I recently (20th March) watched a Dimensional Fund Adviser webinar that looked at the current market falls in a historical context and guess what, we’ve been here before. But most interesting was the evidence of whether historically investors have benefited by trying to time events like this, either by selling or buying. The evidence shows that even if you take these events as buying opportunities there is very little evidence that this will result in better returns over the long term because it’s just as difficult to time when to buy as it is to decide when to sell. The conclusion is not to try and time at all but to stay in the market and stick to your existing long term plan otherwise you might miss some crucial days when you needed to be in the market.
Anyway, enough about markets. If you really wanted to read more about this there are hundreds of articles and media coverage you can refer to. It’s actually a good idea to limit your exposure to all this, as it’s more likely to make you more anxious that you need to be to doing something, which could lead to bad decisions.
So, what is life at Bloomsbury like now? We all started working from home on the 17th March, which for some of us was not too dissimilar to what we do anyway, but for others was a complete change of working environment. Given the end of the tax year generates paperwork which is time sensitive we still needed someone to come to the office to check and deal with any post. Luckily, we had a member of staff who could walk to the office and was happy to pop in most days to do this until the lockdown. This really helped to process those last-minute transfer letters, and ISA and pension paperwork that needs to be actioned quickly.
We quickly learned that communication was key to keeping everyone up to speed and able to continue to co-ordinate what we do. The new Bloomsbury internal motto is “keep talking”, and we’re doing this with conference calls and video meetings along with the usual emails and telephone calls.
It’s still extremely strange not seeing the team every day, and we all quickly appreciated just how much we take the social interactions and the ability to just ask a question for granted.
It gives me great pride that the whole team has taken the new working environment in their stride and stepped up where needed. Our aim is always to provide great client service and we’ve managed to maintain this despite it being our busiest time of year, and with the added bonus of the markets deciding to have one of their wobbles at the same time! Despite all this, we’re on top of normal March workload, we’re rebalancing client portfolios as needed and are communicating regularly with our clients.
Bloomsbury has always been a heavily process driven business. We have to be to ensure things aren’t missed and that the high level of service we provide is repeated time and time again. It is these processes that have made the transition to a different way of working so much easier. Our team may have had to change where they work and how, but what they do hasn’t changed. They can continue to follow our processes, which are in place for everything from arranging meetings and creating financial plans to rebalancing portfolios. In what is essentially a relationship business with a high level of trust from our clients, having a strict process for everything means that when the pressure is on, we have a plan to follow.
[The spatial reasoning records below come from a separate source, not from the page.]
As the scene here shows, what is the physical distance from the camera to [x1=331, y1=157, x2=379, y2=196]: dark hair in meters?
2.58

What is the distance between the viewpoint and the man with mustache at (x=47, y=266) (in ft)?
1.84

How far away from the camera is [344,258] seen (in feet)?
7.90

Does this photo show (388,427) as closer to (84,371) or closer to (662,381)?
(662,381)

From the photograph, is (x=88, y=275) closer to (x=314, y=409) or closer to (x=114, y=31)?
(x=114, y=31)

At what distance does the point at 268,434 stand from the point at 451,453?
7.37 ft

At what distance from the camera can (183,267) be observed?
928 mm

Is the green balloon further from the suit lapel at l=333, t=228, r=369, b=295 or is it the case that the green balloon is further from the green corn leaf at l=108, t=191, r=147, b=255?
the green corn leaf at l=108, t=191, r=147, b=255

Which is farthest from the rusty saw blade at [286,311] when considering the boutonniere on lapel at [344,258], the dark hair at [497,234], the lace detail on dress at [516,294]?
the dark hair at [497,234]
Recent weeks have provided a good test of how robust these processes are.
It’s no coincidence that as a firm we follow strict processes using checklists and other written guidance, as this is actually the same as the financial planning and investment management that we provide for our clients. All our clients have a long term financial plan that is stress tested for times like these and our investment proposition is based on evidence and utilises a process we’ve used for over 15 years.
In times like these clients need us more than ever and we know how important it is that we are still here and still doing what we have always done. No great excitement or changes here. We’re not deviating from what we said we’d do, or from our internal processes, and we’re always focusing on the objective of why we are doing what we do, which is that same focus that we should all have right now.
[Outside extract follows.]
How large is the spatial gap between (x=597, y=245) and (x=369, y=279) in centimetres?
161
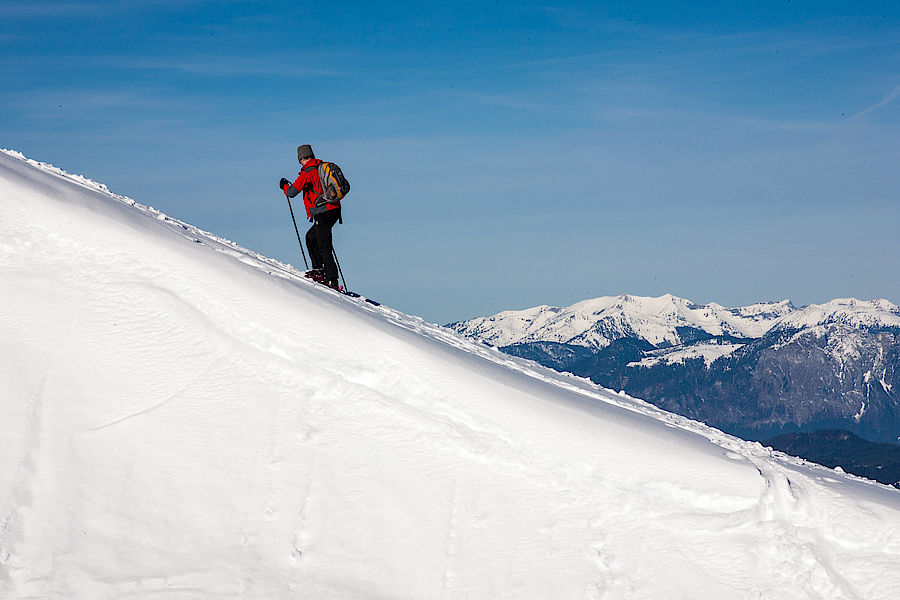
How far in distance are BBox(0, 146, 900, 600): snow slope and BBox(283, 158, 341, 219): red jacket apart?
4558mm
So, try and take a step back from all the media hype about what the markets are doing and remember to stick to your long term plan. Yes, the last few weeks have been challenging but don’t panic!
Stay safe and see you all on the ‘flipside’
This blog is intended for information purposes only and no action should be taken or refrained from being taken as a consequence without consulting a suitably qualified and regulated person. Your capital is at risk when investing. Past performance is not a reliable indicator of future results.